- STUDY TEXT
===============

5. CONCLUSIONS
To our knowledge, this is the first genome-wide study investigating both
population genomics and bacterial communities associated
with Ceratitis capitata. Our data offer an in-depth view of
medfly population structure and yields insights into the influence of
invasion pathways on the microbial diversity. It revealed genetic
structure, with one genetic cluster in South Africa (the native range of
medfly), and then two distinct genetic clusters in the introduced range:
one associated to the Brazilian individuals and the other, clustering
specimens further distance such as Spain, Greece, Guatemala, and
Australia. Furthermore, the microbiome surveys highlighted Brazil as the
most diverse set of microbiota compared with all other sampling sites.
Both approaches (genomic and microbiome) emphasize the uniqueness of
Brazil’s population, which opens the possibility for a completely
independent colonisation route from Africa to America during the
colonial period, using the transatlantic trade routes that passed
through St. Helena Island. Museum records and ABC modelling with
supervised machine learning supported this alternative colonisation
route. In any case, further research is needed to elucidate the possible
effect of microbiota in the genomic divergence at a population level and
to identify the possible role and transmission pattern of the microbiome
in the host fly.

===============

- EXERCISE DESCRIPTION
Continue the conclusions on medfly genomics and microbiota from their final sentence. The data that come next have no role in this.

===============

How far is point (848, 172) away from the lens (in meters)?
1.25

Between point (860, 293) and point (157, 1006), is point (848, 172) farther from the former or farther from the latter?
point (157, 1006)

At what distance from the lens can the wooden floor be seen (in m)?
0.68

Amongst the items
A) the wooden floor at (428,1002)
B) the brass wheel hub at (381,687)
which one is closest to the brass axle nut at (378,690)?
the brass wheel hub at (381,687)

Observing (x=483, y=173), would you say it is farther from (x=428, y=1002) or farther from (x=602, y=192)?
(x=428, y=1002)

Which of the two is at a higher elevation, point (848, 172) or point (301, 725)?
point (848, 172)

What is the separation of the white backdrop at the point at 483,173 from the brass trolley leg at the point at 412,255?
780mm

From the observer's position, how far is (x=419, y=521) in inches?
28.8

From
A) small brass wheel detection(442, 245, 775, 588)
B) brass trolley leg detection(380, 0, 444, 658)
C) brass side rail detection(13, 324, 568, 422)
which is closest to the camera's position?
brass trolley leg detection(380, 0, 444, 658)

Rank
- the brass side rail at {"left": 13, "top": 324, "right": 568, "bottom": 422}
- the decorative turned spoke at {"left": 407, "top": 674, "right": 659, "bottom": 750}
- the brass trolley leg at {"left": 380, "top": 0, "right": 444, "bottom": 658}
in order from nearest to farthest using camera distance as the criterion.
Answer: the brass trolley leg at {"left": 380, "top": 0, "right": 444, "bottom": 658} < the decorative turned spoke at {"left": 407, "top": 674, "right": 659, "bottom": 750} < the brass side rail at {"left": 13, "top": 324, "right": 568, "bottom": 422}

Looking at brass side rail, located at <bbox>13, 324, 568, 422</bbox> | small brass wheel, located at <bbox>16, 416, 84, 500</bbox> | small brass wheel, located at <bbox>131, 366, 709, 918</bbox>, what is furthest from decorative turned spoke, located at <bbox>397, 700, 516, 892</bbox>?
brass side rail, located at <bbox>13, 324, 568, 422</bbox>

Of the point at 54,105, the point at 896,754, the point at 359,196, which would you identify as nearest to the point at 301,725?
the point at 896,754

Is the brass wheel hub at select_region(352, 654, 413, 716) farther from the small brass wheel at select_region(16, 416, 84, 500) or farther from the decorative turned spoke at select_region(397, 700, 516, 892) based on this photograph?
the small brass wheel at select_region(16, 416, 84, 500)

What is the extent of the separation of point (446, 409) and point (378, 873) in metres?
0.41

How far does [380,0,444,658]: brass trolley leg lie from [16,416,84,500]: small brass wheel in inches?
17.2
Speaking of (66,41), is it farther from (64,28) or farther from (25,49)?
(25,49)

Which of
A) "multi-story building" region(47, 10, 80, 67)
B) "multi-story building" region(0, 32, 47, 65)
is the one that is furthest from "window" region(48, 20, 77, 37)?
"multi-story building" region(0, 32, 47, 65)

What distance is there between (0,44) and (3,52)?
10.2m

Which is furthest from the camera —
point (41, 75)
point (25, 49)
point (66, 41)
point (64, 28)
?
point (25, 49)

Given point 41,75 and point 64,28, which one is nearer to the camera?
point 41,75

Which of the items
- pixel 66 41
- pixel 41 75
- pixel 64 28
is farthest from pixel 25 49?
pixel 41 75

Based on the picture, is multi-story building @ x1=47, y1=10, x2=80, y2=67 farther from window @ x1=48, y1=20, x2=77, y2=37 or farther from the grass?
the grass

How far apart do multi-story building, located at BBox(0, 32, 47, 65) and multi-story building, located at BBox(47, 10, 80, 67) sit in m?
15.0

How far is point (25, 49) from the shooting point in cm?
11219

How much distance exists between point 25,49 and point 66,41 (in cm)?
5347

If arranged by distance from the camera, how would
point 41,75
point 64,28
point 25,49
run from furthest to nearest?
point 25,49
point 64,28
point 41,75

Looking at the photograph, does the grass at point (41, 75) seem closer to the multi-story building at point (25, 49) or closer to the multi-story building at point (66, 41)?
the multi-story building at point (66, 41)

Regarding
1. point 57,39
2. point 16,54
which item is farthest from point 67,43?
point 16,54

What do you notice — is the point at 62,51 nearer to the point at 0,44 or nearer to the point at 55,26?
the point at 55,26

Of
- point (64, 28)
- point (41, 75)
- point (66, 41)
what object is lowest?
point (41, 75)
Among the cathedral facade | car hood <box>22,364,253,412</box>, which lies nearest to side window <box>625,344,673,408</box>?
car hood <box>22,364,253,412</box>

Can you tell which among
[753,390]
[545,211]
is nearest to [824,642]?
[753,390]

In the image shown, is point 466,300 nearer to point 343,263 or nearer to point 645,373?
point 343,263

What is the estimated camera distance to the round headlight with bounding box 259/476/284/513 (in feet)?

===============

- WRITTEN RESPONSE
Worldwide medfly management requires huge financial resources. The use
of genomic tools provides an opportunity to develop a framework for a
survey of medfly invasion pathways and to identify alleles that might be
crucial for population differentiation. We suggest that future studies
should use SNPs information to create quick identification methods
(e.g., genomic tagging) that will help to inform potential novel
outbreaks to the quarantine services and allow for better development
and implementation of suitable pest management strategies.